Dale

The Strad Issue: January 2013
Description: Quality rather than quantity marks a superb disc of neglected viola music
Musicians: Yuko Inoue (viola) Stephen Coombs (piano) RAM Viola Sextet
Composer: Dale

What a wonderful composer Benjamin Dale was. In the words of his composition teacher at the Royal Academy of Music (RAM), Frederick Corder, Dale wrote ‘fewer and better works than any English composer of his generation’, but unfortunately his later administrative work at the RAM and elsewhere prevented him from building on the success he achieved in his twenties, when all the works included here were created.
The RAM’s viola professor Lionel Tertis inspired Dale in 1906 to write his Suite op.2. This monumental, half-hour-plus piece tests most aspects of technique and requires not a little stamina as well. Supported to the hilt by Stephen Coombs, Yuko Inoue gives it an appropriately effusive reading, the unending melody of the Romance beautifully floated, the passages of mellifluous 6ths nicely intoned, the horn imitations given a suitable edge.

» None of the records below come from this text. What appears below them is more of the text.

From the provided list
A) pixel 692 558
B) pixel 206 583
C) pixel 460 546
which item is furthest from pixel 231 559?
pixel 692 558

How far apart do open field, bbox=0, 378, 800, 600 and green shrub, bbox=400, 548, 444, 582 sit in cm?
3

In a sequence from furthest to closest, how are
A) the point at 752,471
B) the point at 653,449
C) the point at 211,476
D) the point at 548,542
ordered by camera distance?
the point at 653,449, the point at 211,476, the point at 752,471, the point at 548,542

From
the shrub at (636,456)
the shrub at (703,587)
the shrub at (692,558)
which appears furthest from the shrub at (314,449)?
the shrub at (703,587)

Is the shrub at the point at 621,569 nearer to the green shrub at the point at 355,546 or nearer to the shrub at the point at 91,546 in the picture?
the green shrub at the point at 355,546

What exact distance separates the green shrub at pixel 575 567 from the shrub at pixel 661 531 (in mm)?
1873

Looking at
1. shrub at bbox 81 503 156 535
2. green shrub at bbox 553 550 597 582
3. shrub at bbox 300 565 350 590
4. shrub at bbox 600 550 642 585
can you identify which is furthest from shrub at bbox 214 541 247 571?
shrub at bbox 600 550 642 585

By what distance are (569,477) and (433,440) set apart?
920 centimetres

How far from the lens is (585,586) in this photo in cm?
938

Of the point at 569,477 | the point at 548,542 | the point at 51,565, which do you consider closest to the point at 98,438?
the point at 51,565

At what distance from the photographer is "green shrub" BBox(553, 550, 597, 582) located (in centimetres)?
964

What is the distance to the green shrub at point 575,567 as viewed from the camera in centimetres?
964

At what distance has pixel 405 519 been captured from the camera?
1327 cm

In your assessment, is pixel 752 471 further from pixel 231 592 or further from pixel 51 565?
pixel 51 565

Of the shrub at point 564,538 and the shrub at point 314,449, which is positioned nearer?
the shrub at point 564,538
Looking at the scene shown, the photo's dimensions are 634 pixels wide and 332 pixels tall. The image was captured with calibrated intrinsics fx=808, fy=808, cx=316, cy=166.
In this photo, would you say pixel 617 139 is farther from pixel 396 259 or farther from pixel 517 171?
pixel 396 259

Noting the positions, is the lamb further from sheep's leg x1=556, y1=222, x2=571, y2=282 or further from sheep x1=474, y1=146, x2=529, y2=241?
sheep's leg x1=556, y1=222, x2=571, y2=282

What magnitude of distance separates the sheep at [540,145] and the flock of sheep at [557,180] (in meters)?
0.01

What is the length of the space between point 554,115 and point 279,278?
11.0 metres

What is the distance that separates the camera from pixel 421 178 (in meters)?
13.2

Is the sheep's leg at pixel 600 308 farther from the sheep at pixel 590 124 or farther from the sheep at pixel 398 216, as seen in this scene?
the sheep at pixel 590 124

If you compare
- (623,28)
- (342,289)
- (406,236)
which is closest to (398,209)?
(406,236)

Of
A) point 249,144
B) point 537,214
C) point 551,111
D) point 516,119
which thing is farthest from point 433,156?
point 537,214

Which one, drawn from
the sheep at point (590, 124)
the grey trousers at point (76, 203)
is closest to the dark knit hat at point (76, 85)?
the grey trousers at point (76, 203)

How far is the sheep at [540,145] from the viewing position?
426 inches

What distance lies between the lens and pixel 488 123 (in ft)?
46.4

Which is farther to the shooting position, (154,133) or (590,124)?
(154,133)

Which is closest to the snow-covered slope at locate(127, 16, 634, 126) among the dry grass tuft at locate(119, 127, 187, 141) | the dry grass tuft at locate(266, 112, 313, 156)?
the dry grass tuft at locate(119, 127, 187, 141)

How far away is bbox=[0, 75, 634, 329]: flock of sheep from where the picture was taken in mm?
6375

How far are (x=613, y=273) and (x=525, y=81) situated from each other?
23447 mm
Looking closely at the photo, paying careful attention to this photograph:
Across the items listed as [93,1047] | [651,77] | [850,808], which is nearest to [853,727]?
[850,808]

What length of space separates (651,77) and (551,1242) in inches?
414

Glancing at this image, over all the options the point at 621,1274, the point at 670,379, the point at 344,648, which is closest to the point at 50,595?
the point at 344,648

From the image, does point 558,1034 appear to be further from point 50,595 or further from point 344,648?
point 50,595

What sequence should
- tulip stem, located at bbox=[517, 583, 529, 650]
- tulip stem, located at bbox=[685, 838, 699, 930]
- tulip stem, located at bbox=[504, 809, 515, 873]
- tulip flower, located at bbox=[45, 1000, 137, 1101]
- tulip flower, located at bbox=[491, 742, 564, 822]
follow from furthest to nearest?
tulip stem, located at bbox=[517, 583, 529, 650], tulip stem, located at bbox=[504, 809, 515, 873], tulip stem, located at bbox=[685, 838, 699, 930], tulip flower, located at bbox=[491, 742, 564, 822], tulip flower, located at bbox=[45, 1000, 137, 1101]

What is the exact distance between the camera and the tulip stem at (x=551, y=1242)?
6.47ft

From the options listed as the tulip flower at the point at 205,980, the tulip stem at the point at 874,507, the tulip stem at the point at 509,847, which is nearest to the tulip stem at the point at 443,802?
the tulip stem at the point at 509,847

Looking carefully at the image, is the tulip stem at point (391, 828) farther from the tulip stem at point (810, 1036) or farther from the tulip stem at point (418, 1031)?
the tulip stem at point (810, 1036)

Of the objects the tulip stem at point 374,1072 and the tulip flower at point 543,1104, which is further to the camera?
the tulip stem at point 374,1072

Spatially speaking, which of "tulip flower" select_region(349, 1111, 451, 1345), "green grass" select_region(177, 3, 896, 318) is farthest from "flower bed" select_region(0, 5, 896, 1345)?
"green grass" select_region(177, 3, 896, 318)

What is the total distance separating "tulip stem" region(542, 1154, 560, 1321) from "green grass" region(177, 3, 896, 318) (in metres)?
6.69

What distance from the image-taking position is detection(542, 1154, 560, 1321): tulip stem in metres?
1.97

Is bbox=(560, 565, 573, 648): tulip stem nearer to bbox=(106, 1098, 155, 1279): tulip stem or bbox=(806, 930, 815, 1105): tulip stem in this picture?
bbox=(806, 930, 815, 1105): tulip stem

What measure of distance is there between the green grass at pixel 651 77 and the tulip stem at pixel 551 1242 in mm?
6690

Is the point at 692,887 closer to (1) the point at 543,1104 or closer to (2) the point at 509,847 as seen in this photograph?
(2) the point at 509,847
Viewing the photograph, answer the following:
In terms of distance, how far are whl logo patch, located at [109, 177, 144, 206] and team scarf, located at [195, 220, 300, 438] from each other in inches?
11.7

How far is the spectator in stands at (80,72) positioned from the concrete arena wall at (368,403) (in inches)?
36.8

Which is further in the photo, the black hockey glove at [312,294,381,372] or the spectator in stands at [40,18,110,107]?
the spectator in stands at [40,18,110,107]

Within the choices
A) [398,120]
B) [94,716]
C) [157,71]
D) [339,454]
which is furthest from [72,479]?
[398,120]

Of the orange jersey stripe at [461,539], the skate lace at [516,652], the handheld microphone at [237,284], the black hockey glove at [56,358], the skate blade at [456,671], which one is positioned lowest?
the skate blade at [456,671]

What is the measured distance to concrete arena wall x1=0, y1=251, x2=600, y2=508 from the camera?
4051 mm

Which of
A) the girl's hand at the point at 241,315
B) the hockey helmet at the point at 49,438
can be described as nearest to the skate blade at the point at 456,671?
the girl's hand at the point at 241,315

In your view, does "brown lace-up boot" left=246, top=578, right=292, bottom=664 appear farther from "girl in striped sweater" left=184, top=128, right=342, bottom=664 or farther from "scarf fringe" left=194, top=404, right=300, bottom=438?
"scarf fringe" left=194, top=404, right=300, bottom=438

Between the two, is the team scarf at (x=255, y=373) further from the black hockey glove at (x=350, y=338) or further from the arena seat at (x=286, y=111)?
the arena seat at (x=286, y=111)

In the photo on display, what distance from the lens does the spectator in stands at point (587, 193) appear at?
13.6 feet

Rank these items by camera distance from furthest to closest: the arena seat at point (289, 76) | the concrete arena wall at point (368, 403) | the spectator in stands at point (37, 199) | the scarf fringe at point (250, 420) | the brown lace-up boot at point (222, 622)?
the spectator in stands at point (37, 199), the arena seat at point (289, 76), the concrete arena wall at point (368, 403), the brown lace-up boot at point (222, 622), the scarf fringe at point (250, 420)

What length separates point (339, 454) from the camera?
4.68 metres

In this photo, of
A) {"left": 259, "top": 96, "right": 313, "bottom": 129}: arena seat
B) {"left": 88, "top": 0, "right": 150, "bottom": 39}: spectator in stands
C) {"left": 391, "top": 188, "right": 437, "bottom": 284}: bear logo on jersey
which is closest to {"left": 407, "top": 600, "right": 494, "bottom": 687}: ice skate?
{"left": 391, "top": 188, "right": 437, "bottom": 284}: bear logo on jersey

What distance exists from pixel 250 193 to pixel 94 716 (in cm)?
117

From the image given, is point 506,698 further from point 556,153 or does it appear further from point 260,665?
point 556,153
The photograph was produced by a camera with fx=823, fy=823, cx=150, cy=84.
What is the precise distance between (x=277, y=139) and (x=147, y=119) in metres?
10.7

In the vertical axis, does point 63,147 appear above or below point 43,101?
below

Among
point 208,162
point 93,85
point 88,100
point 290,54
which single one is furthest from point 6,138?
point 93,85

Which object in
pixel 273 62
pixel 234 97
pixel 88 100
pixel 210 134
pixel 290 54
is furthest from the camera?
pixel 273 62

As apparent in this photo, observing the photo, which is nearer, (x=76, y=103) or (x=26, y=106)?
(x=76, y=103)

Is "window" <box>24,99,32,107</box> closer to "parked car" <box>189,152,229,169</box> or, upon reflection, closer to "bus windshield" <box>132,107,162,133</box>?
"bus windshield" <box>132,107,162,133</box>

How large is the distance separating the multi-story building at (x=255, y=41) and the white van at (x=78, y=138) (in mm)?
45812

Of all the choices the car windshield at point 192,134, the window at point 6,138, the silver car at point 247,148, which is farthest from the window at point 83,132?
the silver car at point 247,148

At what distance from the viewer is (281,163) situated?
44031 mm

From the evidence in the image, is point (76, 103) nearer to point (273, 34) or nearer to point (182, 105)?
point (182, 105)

The multi-sectioned, one-movement Phantasy op.4 from 1910 inhabits the same hothouse atmosphere, but is comparatively compact at 20 minutes. A year later, Dale wrote a viola sextet – Introduction and Andante op.5 – for Tertis to play with his class, as Inoue (Tertis’s successor at the RAM) also does here. This piece, rather redolent of Schoenberg’s Verklärte Nacht, receives a well-balanced, tight reading and the best recording quality. Elsewhere, the microphone can catch an edge to Inoue’s A-string tone that does less than complete justice to its well-known beauty.